Mit dem Karin Hollweg Preis fördert die Karin und Uwe Hollweg Stiftung seit 2007 (er wurde in diesem Jahr für weitere fünf Jahre und somit bis mindestens 2028 gesichert) die Meisterschüler:innen der Hochschule für Künste (HfK) Bremen. Der Preis wird jährlich in Zusammenhang mit der Ausstellung der Meisterschüler:innen der HfK verliehen, die rotierend in unterschiedlichen Ausstellungshäusern stattfindet. Er ist einer der höchstdotierten Förderpreise aller Kunsthochschulen in Deutschland. Über die Preisvergabe entscheidet jedes Jahr eine hochschulexterne Jury, die sich aus Kunstexpert:innen aus Bremen und dem Umland zusammensetzt.
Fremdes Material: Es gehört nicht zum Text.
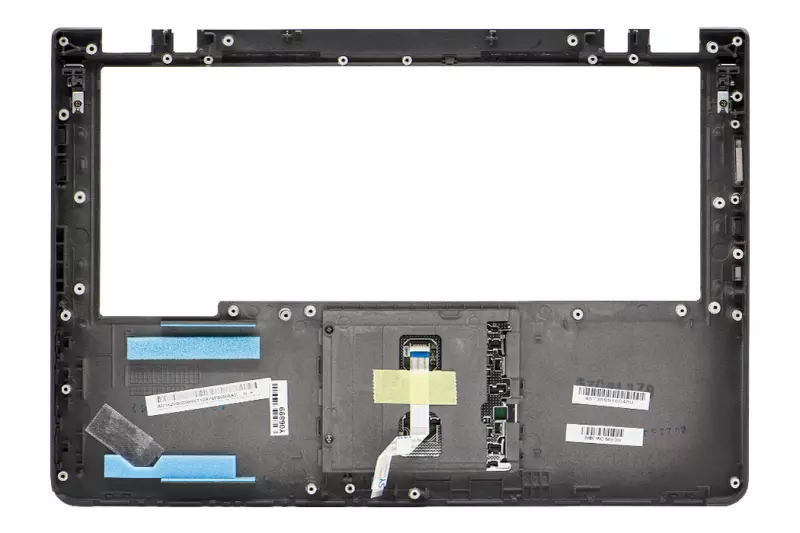 Lenovo ThinkPad Yoga (Type 20C0, 20CD) gyári új felső fedél touchpaddal (00HM067)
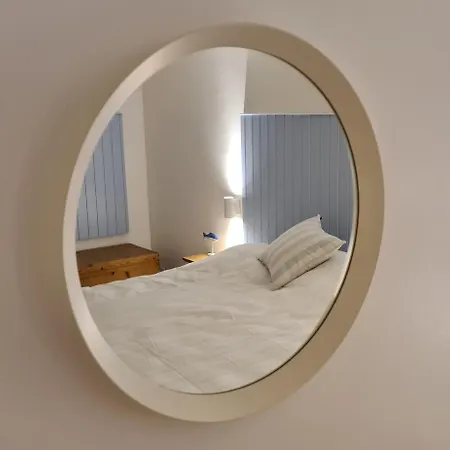 בית נופש Sunsetlodge Stubbekøbing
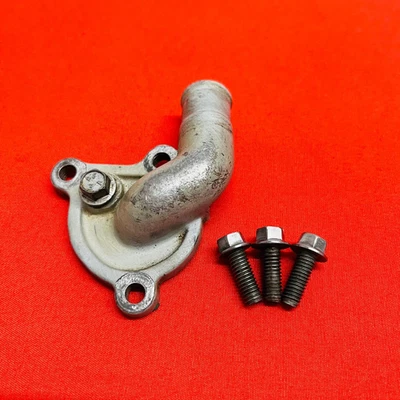 KTM65 Water Pump Cover Impeller Housing Genuine OEM KTM 65 SX 2003-2008 - Image 1 of 4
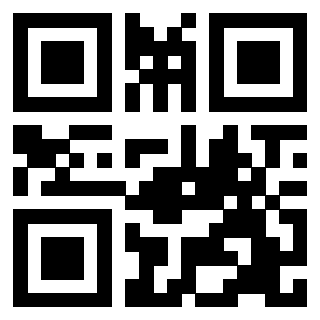 Immagine del Qr Code di 3203311421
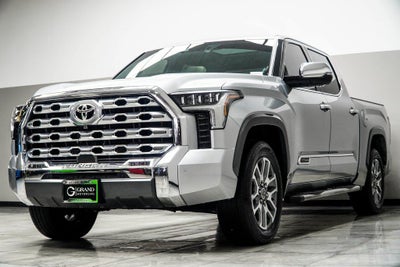 2023 Toyota Tundra 1794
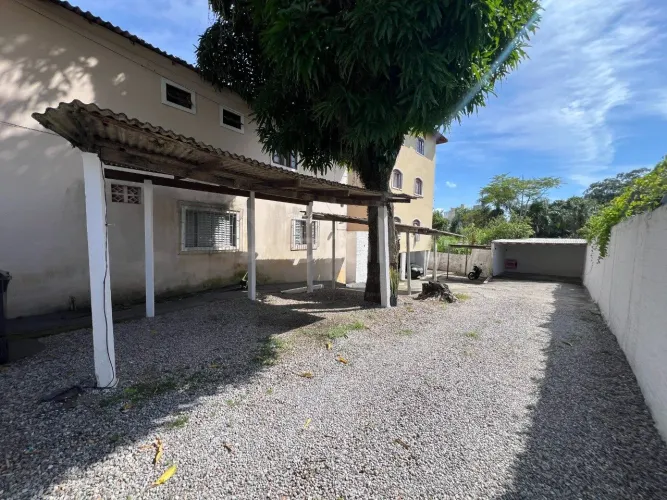 Terreno de 316m² no Jardim Atlântico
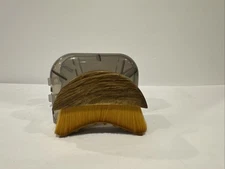 Lymphatic Contour Face Brush , Lymphatic Drainage Massage With Case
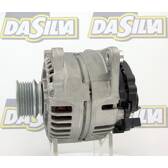 Dynamo / Alternator (Gereviseerd) DA SILVA PROTRANS - 010584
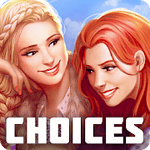 Choices Stories You Play v 2.6.9 Mod (a lot of money)
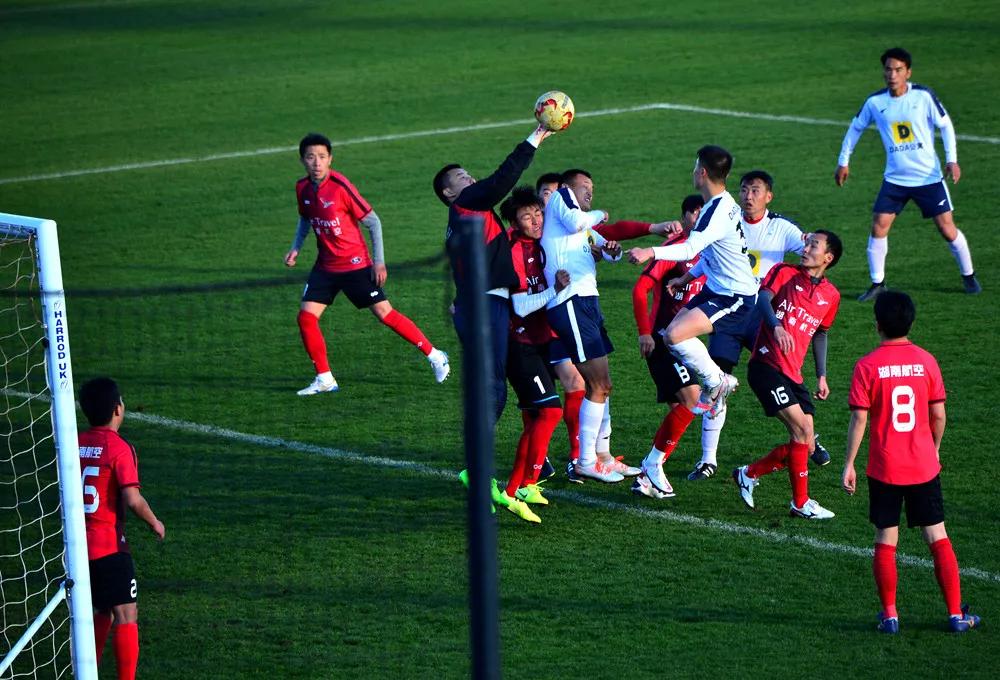 昆明都市周末足球擂台赛,春城体育节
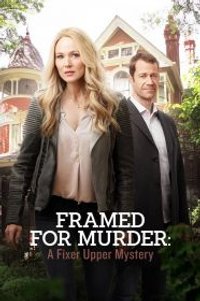 Framed for Murder: A Fixer Upper Mystery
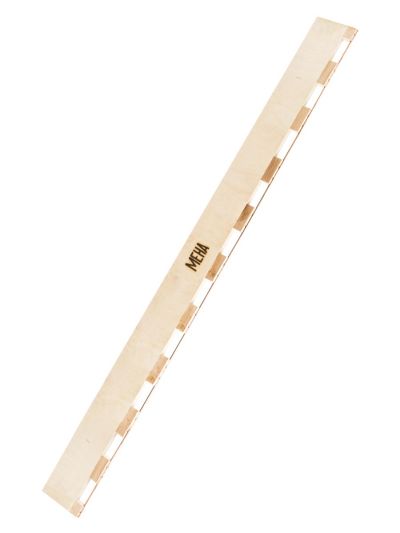 MEHA Spezial-Abziehlatte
Der Preis ist mit 18.000 Euro ausgewiesen, wobei eine Hälfte als Preisgeld direkt an die Preisträger:innen ausgezahlt wird, die zweite Hälfte ist für die Realisierung einer Einzelausstellung reserviert. Weitere 2.000 Euro werden der ausstellenden Institution der Meisterschüler:innen Ausstellung zur Verfügung gestellt. Damit beläuft sich die Förderung auf insgesamt 20.000 Euro pro Jahr.

Bisherige Preisträger*innen: das Dilettantin Produktionsbüro (Anneli Käsmayr und Jenny Kropp zusammen mit Claudia Heidorn, Anna Jandt und Alberta Niemann) (2007), Verena Johanna Müller (2008), Christian Haake (2009), Nicolai Schorr (2010), Noriko Yamamoto (2011), Janis E. Müller (2012), Franziska Keller (2013), Z. Schmidt (2014), Tobias Heine (2015), Claudia Piepenbrock (2016), Felix Dreesen (2017), Zhe Wang (2018), Mattia Bonafini und Luisa Eugeni (2019), Kate Andrews (2020), Shirin Mohammad (2021), Martin Reichmann (2022), Hannah Wolf (2023).

Biografie:

Wiebke Mertens (geb. 1997 in Suhl) ist Malerin, die in Bremen lebt und arbeitet. 2023 schloss sie das Studium der Freien Kunst an der HfK Bremen mit Diplom ab und ist seitdem Meisterschülerin bei Katrin von Maltzahn. 2022 absolvierte sie an der Hochschule für Bildende Künste Dresden in der Klasse für Malerei bei Anne Neukamp ein Gaststudium. Sie hatte Ausstellungen u. a. in der Galerie Herold und der Galerie Kʼ und sie war ein Jahr lang als Artist in Residence im Kombinat e. V. Spinnerei Leipzig. Neben der Malerei arbeitet Wiebke Mertens auch kuratorisch, zum Beispiel für die Ausstellung Container Love im Tor 40 Bremen, 2023 und für das raus.project, 2022 sowie dem CIAO Ausstellungscontainer am Güterbahnhof Bremen zusammen mit Anne Moder (2019-2024).